THE HIRSCH EFFEKT: Dürfen die das?
Die Progressive-Metaller The Hirsch Effekt sorgten am Freitag Abend für offene Münder im Ann and Pat. In knapp zwei Stunden ackerte sich die Band in eindrucksvoller Manier durch ihr breites Spektrum an musikalischen Einflüssen. Eine Show, wie man sie in Linz garantiert nicht alle Tage erlebt!
Die Krachmacher von Orphan waren als Opener eingeladen und ließen sich also nach einiger Zeit auch mal wieder in Linz live bestaunen. Ein im wahrsten Sinne knackig kurzes 15-Minuten Set stand auf dem Programm und lockte die Menschen bereits früh in den Saal des Ann and Pat. Die sollten für das frühe Erscheinen dann auch etwas geboten bekommen. Mit der Wucht einer Dampfwalze jagten Orphan von Song zu Song und schändeten ihre Gitarren mit dissonantem Riffing par excellence. Gewohnt schnörkellos und sympathisch, aber nichts für schwache Nerven. Dass die Spielzeit dann doch etwas zu kurz geraten war, lag vermutlich an der Überlänge, die der heutige Headliner für sich beanspruchen sollte. Trotzdem war es eine Wohltat, die Vier mal wieder beim Zerlegen der Bühne zu beobachten.
Der weitaus längere zweite Teil des Abends stand dann ganz im Zeichen der drei Hannoveraner von The Hirsch Effekt – einer Band, die sich wirklich so ganz und gar nicht in eine Schublade stecken lässt. Pop, Indie- und Mathrock, Hardcore, Screamo, Black- und Death Metal, irre Tempo- und Rhythmuswechsel und spielerische Präzision, bei der einem vom Zusehen schwindelig wird. Wikipedia meint dazu: „Indielectro-Post-Punk-Metal-DIY-Band“ – das lasse ich mal so gelten. Wer jetzt bei diesem progressiven Stil-Potpourri eine krampfhaft steife Performance befürchtet, den kann ich beruhigen, denn The Hirsch Effekt nehmen sich garantiert nicht zu ernst. Schon das Intro, bei dem man einen Kritiker zu düsteren elektronischen Längen über die Band schimpfen hört, macht einem das sofort klar.

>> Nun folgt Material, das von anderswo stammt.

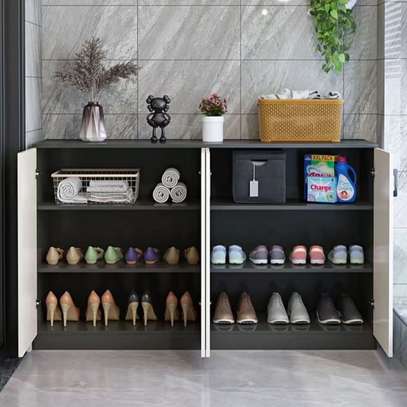 Office Cabinet: Workplace Two Door Office Credenza image 2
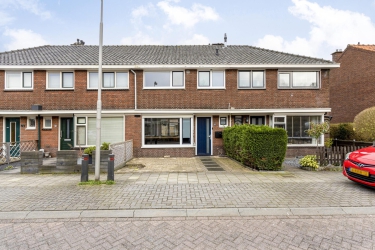 Paul Krugerstraat 97, 2987 BR, Ridderkerk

Was folgt ist ein zweistündiger Achterbahnritt, bei dem die Band ihre Holon Album-Trilogie und sämtliche Facetten ihres Sounds präsentiert. Dass die drei während der Show trotz ihrer komplexen Instrumentalparts niemals still stehen, sollte auch noch erwähnt werden. Gitarrist Nils Wittrock klettert und springt nämlich mit Vorliebe auf jedes Stück Equipment, dass sich in seiner Reichweite befindet (oder auch auf die Bar), die Finger von Bassist Ilja Lappin rasen mit derartiger Geschwindigkeit übers Griffbrett, dass man meinen möchte, es riecht im Tourbus jeder Show nach verbrannter Haut, und Drummer Moritz Schmidt wirkt in jedem Moment so bis in die Haarspitzen motiviert, als würde er nie wieder etwas anderes machen wollen, als auf diese Felle einzudreschen. Dieses Trio macht genau das, worauf sie Bock haben und man kann das in jedem Moment spüren. Diese Band muss man auf jeden Fall live gesehen haben, um ihre Musik zu verstehen. Wer sich darauf einlässt, wird es nicht bereuen!